[Text passage]
################

So I'm going to DROP my indexes before the copy and then re CREATE them when it's done.

Because of the long load times, it's going to take me awhile to test these suggestions. I'll report back with the results.

UPDATE (8/7/2010):

Tom suggested:

DELETE
FROM cats c
WHERE EXISTS (SELECT 1
FROM owner_cats o
WHERE o.id_cat = c.id_cat
AND o.id_owner = 1)

And still with no indexes, for 42 million rows, it took 13:21 min:sec versus 22:08 with the way described above. However, for 13 million rows, took him 2:13 versus 2:10 my old way. It's a neat idea, but I still need to use indexes!

Update (8/8/2010):

Something is terribly wrong! Now with the indexes on, my first delete query above took 1:9 hrs:min (yes an hour!) versus 22:08 min:sec and 13:21 min:sec versus 2:10 min:sec for 42 mil rows and 13 mil rows respectively. I'm going to try Tom's query with the indexes now, but this is heading in the wrong direction. Please help.

Update (8/9/2010):

Tom's delete took 1:06 hrs:min for 42 mil rows and 10:50 min:sec for 13 mil rows with indexes versus 13:21 min:sec and 2:13 min:sec respectively. Deletes are taking longer on my database when I use indexes by an order of magnitude! I think I know why, my database .mdf and .ldf grew from 3.5 GB to 40.6 GB during the first (42 mil) delete! What am I doing wrong?

Update (8/10/2010):

For lack of any other options, I have come up with what I feel is a lackluster solution (hopefully temporary):

  1. Increase timeout for database connection to 1 hour (CommandTimeout=60000; default was 30 sec)

################

Scene-based reasoning rows:
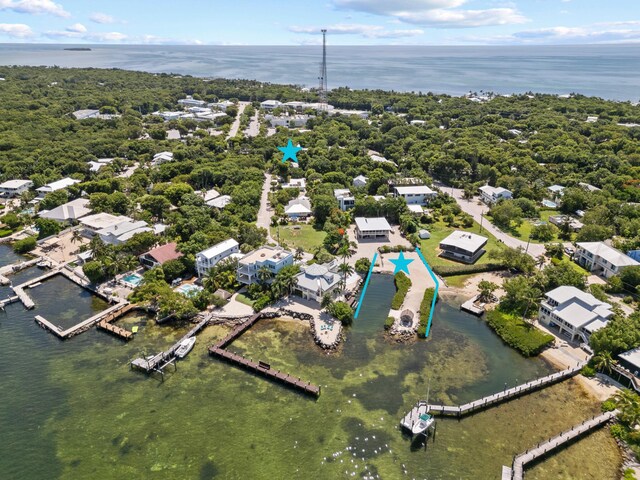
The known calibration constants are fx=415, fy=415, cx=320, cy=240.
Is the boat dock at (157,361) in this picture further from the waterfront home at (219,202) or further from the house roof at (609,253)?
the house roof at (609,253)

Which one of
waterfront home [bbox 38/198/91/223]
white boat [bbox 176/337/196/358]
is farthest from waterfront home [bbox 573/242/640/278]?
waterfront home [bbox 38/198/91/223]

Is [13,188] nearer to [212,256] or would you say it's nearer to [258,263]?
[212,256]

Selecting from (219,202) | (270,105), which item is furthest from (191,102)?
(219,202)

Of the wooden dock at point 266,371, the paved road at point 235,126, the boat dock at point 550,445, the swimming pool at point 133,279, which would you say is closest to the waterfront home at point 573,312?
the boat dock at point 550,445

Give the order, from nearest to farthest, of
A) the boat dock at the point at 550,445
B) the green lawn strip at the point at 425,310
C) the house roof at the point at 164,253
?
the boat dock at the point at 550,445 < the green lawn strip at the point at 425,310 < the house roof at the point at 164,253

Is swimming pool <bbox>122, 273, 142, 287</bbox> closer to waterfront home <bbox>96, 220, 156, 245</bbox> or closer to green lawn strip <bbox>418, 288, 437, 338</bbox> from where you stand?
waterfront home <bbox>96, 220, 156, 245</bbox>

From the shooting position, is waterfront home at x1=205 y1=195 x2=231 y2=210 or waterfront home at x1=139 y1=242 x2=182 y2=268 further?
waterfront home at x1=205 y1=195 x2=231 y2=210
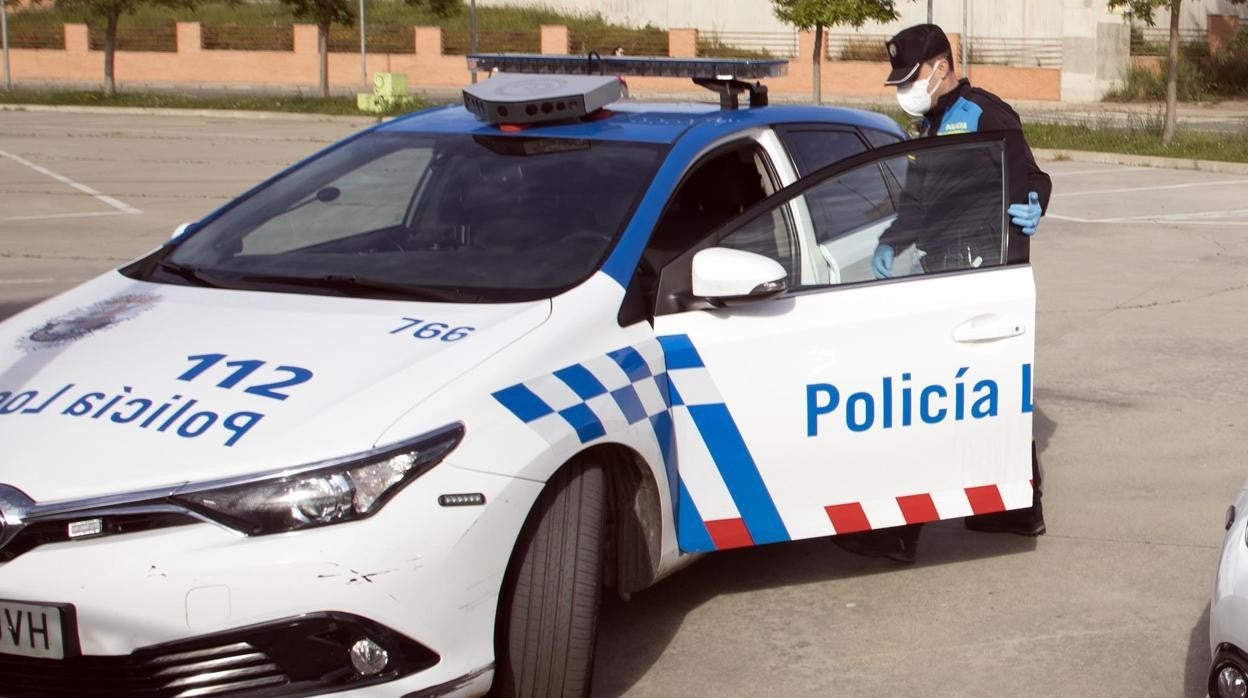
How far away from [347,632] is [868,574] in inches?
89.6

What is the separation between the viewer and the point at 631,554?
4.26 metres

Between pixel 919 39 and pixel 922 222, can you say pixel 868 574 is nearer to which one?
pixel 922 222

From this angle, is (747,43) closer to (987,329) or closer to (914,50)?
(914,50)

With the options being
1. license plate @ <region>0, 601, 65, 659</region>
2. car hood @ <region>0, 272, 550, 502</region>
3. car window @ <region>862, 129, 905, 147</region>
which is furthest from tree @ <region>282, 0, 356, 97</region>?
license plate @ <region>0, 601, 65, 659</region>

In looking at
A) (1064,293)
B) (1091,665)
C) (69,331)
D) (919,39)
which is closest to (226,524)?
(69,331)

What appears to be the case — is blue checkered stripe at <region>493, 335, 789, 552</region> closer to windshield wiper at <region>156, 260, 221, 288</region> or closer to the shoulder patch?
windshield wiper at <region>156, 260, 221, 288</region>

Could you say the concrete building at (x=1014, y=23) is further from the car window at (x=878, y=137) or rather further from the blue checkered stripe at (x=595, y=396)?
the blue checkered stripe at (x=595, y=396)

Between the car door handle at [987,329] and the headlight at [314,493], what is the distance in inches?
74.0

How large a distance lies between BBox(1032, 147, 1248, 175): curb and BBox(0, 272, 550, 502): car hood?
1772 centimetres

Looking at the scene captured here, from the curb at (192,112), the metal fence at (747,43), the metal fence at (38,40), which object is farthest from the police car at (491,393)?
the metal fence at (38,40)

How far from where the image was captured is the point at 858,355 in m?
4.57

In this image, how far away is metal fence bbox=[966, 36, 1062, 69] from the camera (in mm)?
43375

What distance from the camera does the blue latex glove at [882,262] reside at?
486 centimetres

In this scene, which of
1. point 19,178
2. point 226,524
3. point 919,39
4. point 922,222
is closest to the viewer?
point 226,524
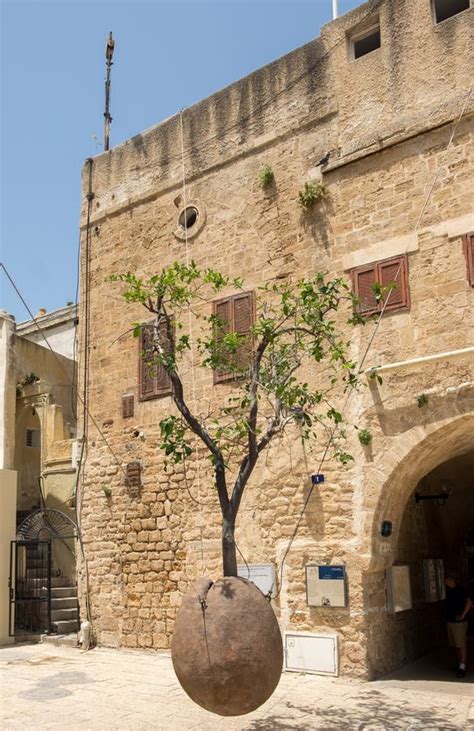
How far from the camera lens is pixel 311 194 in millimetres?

################

[To-do list]
**A.** Give every date that heads an update in the passage on slow database deletes.
**B.** Collect each line of the rows that contains the string "curb", matching case.

[Answers for the exercise]
**A.**
8/7/2010
8/8/2010
8/9/2010
8/10/2010

**B.**
How large a distance lies between BBox(1032, 147, 1248, 175): curb and BBox(0, 272, 550, 502): car hood?
Looking at the scene captured here, from the curb at (192,112), the metal fence at (747,43), the metal fence at (38,40), which object is farthest from the police car at (491,393)?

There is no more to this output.